To understand what happened, we had to work backward. We started with what we could see clearly, the recent token usage, and traced back to determine where those tokens came from.
Analyzing the Token Usage
On October 22, 2025, the threat actor(s) validated approximately 250 OAuth tokens associated with the Gainsight integration, testing in bulk to determine which credentials were still active. This is standard attacker behavior: you don’t use old credentials at scale without first checking what still works.
Between November 16–19, 2025, the threat actor(s) used the validated tokens to call Salesforce APIs against customer orgs where those tokens remained active. This activity occurred on Salesforce infrastructure, and we did not observe corresponding access to Gainsight applications, systems, or APIs as part of it.
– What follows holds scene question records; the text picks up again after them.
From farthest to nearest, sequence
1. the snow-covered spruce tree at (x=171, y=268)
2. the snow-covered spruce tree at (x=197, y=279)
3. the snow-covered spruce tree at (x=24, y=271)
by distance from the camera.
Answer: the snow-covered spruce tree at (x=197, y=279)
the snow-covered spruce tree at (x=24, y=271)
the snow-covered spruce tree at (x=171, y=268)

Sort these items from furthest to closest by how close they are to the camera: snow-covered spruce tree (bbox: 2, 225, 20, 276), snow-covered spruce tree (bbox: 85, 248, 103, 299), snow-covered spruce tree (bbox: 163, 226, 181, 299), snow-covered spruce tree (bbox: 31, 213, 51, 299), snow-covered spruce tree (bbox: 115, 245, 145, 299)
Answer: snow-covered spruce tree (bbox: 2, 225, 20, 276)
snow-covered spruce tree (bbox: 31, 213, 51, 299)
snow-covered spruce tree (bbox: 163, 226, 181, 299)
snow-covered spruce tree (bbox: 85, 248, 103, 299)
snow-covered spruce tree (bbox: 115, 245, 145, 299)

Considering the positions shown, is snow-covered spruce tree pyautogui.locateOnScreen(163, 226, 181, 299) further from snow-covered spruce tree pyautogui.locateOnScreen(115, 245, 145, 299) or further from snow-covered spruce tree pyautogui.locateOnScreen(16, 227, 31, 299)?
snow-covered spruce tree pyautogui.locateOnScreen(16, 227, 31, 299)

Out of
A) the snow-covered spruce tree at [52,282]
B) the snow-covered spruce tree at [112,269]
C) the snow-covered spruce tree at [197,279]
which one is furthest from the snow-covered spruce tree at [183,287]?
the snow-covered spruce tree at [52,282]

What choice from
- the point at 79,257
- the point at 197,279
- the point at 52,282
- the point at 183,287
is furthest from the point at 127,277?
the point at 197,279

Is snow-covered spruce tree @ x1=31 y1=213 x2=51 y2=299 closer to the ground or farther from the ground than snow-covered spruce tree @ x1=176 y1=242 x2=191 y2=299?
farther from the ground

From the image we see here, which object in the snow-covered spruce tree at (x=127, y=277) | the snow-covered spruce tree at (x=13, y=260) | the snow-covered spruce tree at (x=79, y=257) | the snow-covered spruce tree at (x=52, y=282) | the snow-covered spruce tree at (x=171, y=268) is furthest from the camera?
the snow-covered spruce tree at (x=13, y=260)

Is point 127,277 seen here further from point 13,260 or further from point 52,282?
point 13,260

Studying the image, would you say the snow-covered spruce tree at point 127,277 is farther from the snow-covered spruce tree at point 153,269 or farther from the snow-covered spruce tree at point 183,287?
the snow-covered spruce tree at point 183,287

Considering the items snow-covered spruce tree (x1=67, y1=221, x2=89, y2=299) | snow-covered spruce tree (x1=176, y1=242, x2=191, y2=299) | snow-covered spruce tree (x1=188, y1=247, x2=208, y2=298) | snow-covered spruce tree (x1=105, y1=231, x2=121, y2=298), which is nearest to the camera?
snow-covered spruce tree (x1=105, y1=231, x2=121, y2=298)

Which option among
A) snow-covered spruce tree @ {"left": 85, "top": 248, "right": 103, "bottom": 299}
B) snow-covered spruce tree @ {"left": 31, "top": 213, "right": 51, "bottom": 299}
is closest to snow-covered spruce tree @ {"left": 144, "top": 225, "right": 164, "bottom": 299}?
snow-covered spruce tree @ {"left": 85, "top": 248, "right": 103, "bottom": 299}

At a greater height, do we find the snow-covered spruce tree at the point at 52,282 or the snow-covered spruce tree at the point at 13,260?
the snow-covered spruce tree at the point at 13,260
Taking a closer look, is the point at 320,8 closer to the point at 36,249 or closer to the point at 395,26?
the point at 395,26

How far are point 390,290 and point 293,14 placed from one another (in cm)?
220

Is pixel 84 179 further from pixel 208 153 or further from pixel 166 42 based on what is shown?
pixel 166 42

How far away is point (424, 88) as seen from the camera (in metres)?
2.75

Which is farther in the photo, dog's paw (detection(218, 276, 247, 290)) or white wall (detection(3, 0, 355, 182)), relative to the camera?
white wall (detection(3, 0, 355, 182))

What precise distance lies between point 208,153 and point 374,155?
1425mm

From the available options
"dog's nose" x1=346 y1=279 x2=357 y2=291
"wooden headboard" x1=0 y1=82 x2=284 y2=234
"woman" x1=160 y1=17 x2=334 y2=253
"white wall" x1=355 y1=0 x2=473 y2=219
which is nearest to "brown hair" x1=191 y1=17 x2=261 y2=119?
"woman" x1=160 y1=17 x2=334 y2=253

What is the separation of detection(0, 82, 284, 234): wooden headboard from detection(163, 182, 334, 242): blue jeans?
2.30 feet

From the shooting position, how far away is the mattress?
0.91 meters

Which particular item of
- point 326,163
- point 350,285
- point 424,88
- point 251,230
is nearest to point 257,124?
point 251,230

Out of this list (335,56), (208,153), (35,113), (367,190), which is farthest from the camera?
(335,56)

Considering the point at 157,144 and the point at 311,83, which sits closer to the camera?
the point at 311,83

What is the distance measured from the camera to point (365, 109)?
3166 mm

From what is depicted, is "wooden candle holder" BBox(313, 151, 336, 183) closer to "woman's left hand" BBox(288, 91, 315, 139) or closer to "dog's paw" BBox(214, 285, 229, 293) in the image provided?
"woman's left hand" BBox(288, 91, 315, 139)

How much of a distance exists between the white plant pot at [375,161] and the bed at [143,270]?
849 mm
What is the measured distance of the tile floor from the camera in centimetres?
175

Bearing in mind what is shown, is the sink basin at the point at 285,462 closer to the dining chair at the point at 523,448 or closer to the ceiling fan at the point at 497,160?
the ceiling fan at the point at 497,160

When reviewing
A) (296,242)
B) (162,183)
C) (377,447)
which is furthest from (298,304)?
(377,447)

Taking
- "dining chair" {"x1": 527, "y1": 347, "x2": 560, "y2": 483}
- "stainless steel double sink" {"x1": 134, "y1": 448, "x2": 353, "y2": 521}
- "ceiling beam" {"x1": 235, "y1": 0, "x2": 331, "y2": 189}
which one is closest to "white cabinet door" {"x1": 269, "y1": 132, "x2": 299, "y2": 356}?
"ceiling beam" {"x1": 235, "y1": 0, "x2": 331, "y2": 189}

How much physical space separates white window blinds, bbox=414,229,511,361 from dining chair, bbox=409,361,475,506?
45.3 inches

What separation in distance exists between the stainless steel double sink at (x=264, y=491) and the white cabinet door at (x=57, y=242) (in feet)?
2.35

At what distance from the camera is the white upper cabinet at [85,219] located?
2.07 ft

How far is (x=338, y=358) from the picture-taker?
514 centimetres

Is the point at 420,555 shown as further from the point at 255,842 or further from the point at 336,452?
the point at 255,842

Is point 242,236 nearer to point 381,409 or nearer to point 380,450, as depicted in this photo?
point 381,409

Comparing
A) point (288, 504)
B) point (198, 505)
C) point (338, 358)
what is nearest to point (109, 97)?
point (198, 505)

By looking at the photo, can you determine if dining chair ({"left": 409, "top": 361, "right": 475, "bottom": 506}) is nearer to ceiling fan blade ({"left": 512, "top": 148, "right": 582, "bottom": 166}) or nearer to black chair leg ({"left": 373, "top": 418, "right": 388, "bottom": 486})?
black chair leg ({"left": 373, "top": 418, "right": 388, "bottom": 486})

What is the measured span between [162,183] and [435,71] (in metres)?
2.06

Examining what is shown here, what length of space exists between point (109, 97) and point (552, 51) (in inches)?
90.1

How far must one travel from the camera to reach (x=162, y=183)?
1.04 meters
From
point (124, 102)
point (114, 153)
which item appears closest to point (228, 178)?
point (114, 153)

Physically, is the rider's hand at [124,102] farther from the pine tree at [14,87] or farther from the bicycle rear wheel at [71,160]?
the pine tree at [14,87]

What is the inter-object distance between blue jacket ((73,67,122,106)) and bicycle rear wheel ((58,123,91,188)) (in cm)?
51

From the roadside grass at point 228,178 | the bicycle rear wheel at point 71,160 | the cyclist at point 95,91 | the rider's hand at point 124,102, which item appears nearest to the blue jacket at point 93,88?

On November 19, 2025, Salesforce detected the suspicious activity and responded by revoking all active tokens associated with the integration and temporarily removing the Gainsight connector from the AppExchange. This was the appropriate response to limit further exposure.
Analyzing the Token Origin
Mandiant’s investigation focused on the harder question: when, where, and how these tokens were originally obtained.
The story here is more complicated. The first step was to determine where the set of tokens existed in the Gainsight environment. We did not find this set in our current systems or in any of our backups.
Mandiant examined the 285 Salesforce tokens in the threat actor(s) dataset and determined they were at least two years old. The most recent token was created in August 2023; the oldest dates back to October 2017, reflecting customer-issued Salesforce OAuth tokens that can persist until customers rotate or revoke them.
One finding stood out. By late November 2025, only about 23% of those tokens still existed in our systems. The rest had been rotated away over time as customers updated credentials. This is a significant finding. It confirmed that the token set was a historical snapshot, ruling out a recent breach. The only window during which this entire set of tokens existed anywhere in our systems, was in and around that historical period, more than two years in the past.
The threat actor(s) behavior reinforces that conclusion. Testing credentials in bulk on October 22 is what you would expect when someone is sitting on an old dataset and trying to figure out what still works.
Where did these tokens come from?
Given the age of the tokens, there are two possible origins:
They could have leaked from Gainsight’s own systems at some point in the past.
They could have been harvested from external environments or endpoints outside of Gainsight’s control.
Since we could not definitively determine the source, we proceeded on the stricter premise that the tokens originated from our systems.
However, time is an unavoidable constraint. Our logs go back one year, which is consistent with industry standards for security, privacy, and compliance. Within that window, Mandiant found no evidence that would explain how these tokens were obtained from our systems.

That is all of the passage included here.